In a Guidance Update published this week, the SEC’s Division of Investment Management said that it would not object if related investment advisors registered jointly with the SEC and operating a single advisory business aggregate investments made by certain investors for purposes of determining if those investors are “qualified clients.”

The question comes up in the context of Rule 205-3 under the Advisers Act, which provides an exemption from the prohibition on charging advisory clients compensation based on a share of capital gains upon or capital appreciation of a client’s funds. Under Rule 205-3, an investment adviser may charge such performance-based compensation if a client, including a private fund investor, is a “qualified client.” Among other things, an investor is a qualified client if “immediately after entering into the contract [it] has at least $1,000,000 under the management of the investment adviser,” or has a net worth of more than $2 million.

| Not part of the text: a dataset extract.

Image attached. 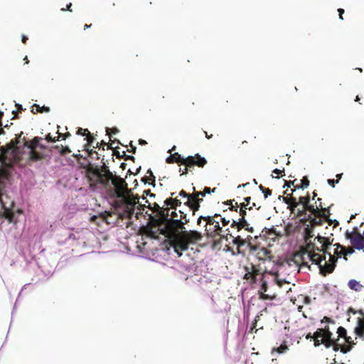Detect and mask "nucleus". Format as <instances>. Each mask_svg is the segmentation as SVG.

Certain investment advisory firms formed as separate legal entities but operating a “single advisory business” through related investment advisers register jointly with the SEC in reliance on a 2012 staff no-action position issued to the American Bar Association. In some cases, related investment advisers collectively advise two or more different private funds in which the same client may invest. These related advisers sought clarification of whether, for purposes of Rule 205-3, they may aggregate a client’s investment in all of the private funds advised by related investment advisers. The SEC staff said that it would not object to aggregating such investments to determine if a client has at least $1,000,000 “under the management of the investment adviser” and thus is a qualified client.

This guidance is a welcome development for related advisers to private funds that otherwise faced uncertainty about whether they could charge performance fees to certain clients or must decline to accept that client’s investment in a fund. It is also welcome that the staff is proactively addressing its views on developing best practices for private fund advisers that registered with the SEC subsequent to the passage of the Dodd-Frank Act.